A379832 The second Jordan totient function applied to the exponentially odd numbers.
1, 3, 8, 24, 24, 48, 48, 72, 120, 168, 144, 192, 288, 360, 384, 360, 528, 384, 504, 648, 840, 576, 960, 768, 960, 864, 1152, 1368, 1080, 1344, 1152, 1680, 1152, 1848, 1584, 2208, 2304, 2808, 1944, 2880, 2304, 2880, 2520, 3480, 3720, 2880, 4032, 2880, 4488, 4224
Offset: 1
Links
- Amiram Eldar, Table of n, a(n) for n = 1..10000
Crossrefs
Programs
-
Mathematica
f[p_, e_] := (p^2-1) * p^(2*e-2); j2[1] = 1; j2[n_] := Times @@ f @@@ FactorInteger[n]; expoddQ[n_] := AllTrue[FactorInteger[n][[;; , 2]], OddQ]; j2 /@ Select[Range[100], expoddQ]
-
PARI
j2(n) = {my(f = factor(n)); prod(i = 1, #f~, (f[i,1]^2 - 1) * f[i,1]^(2*f[i,2] - 2));} isexpodd(n) = {my(f = factor(n)); for(i=1, #f~, if(!(f[i, 2] % 2), return (0))); 1;} list(lim) = apply(j2, select(isexpodd, vector(lim, i, i)));
Formula
Sum_{k=1..n} a(k) ~ c * n^3, where c = 2/(Pi^2 * Product_{p prime} (1 - 1/(p*(p+1)))^3) = A185197 / A065463^3 = 0.57968779180803379088... .

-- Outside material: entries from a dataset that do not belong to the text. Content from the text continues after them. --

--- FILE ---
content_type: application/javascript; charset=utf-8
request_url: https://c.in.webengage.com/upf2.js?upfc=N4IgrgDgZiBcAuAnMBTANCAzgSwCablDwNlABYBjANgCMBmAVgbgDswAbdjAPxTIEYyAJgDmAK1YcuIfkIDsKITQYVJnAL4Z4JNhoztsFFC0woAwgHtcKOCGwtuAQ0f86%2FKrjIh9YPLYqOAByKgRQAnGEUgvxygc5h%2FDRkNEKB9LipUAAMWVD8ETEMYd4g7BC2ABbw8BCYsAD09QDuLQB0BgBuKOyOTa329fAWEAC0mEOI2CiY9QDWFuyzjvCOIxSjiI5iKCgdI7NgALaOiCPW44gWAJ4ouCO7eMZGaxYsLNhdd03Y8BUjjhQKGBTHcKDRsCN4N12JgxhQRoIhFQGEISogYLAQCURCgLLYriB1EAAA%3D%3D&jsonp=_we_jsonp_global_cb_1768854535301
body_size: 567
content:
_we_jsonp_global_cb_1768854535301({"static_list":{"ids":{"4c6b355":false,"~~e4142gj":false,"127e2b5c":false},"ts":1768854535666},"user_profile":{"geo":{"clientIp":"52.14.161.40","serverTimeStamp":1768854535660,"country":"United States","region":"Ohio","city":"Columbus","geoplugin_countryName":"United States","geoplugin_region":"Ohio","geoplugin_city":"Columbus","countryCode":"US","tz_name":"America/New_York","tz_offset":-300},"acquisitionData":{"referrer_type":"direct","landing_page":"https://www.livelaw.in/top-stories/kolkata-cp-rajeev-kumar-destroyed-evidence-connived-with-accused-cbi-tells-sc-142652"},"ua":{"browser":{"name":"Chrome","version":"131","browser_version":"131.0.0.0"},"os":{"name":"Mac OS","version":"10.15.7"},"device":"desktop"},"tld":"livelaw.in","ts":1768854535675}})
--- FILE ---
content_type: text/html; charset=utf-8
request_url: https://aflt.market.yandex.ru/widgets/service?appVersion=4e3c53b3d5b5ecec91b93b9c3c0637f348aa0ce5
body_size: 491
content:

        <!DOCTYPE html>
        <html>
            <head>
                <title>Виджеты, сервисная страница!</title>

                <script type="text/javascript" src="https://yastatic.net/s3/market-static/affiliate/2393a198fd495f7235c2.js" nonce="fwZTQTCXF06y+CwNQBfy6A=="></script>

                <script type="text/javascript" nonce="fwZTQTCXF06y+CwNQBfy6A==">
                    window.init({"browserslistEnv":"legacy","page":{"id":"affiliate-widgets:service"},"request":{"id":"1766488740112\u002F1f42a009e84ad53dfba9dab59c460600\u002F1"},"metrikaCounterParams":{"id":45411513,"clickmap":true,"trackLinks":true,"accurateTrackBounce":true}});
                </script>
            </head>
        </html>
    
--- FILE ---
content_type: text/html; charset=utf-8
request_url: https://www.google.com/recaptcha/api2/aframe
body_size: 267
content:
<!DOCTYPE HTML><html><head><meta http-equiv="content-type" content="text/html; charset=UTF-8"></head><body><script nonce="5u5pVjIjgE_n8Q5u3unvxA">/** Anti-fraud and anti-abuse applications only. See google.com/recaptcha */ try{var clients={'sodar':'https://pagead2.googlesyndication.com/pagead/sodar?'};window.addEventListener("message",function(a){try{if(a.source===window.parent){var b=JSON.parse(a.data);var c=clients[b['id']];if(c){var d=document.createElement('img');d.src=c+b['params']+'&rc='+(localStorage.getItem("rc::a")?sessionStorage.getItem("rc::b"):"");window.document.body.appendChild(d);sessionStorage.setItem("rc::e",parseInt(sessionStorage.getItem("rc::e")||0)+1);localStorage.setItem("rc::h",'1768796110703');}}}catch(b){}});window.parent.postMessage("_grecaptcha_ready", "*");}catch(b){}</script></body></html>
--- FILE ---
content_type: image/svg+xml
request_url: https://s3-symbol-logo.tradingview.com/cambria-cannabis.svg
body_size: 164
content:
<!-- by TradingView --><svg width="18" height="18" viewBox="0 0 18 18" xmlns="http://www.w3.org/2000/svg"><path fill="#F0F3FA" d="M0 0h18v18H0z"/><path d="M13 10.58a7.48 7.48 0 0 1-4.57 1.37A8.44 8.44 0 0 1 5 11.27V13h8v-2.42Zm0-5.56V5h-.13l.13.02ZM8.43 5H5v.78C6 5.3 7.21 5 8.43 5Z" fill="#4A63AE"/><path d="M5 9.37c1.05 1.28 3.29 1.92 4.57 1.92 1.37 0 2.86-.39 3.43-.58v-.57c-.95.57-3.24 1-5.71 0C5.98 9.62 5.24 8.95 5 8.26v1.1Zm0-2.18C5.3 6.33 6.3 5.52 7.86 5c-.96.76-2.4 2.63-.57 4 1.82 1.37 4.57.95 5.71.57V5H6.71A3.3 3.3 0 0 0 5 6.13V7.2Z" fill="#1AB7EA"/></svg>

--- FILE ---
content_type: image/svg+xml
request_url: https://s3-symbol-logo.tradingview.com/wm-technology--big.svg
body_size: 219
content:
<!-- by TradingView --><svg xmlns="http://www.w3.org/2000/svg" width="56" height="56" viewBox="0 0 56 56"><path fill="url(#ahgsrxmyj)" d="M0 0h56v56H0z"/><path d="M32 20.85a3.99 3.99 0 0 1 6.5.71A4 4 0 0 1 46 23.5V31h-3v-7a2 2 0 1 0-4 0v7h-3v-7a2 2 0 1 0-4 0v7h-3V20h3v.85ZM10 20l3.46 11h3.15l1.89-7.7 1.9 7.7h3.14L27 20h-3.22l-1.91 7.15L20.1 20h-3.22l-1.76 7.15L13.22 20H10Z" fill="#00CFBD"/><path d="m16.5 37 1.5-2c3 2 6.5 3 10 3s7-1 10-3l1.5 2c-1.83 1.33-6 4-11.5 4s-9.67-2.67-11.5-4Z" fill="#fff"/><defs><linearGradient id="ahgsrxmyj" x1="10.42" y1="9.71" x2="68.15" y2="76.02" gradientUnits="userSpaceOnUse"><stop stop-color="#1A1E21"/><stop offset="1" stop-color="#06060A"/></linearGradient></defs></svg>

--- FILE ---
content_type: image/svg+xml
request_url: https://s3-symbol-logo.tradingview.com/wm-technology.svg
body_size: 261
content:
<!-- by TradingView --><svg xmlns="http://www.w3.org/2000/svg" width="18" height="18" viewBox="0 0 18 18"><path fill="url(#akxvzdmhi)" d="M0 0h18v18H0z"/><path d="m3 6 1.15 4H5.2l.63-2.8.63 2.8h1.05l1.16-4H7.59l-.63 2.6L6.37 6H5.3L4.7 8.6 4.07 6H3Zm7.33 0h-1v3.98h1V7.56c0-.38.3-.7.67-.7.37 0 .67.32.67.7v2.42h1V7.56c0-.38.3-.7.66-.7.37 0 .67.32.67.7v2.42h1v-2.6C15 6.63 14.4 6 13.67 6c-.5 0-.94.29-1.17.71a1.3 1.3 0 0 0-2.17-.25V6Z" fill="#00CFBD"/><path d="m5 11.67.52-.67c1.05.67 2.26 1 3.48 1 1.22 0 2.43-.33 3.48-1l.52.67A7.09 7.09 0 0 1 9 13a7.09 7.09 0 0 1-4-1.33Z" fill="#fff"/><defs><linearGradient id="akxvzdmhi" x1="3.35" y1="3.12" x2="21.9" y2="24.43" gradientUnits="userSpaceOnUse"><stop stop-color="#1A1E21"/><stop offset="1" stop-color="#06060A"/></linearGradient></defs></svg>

Sum_{n>=1} 1/a(n) = (Pi^6/540) * Product_{p prime} (1 - 1/p^4 + 1/p^6) = 1.67479534964539923068...
In general, Sum_{m exponentially odd} 1/J_k(m) = zeta(k) * zeta(2*k) * Product_{p prime} (1 - 1/p^(2*k) + 1/p^(3*k)), for k >= 2, where J_k is the k-th Jordan totient function.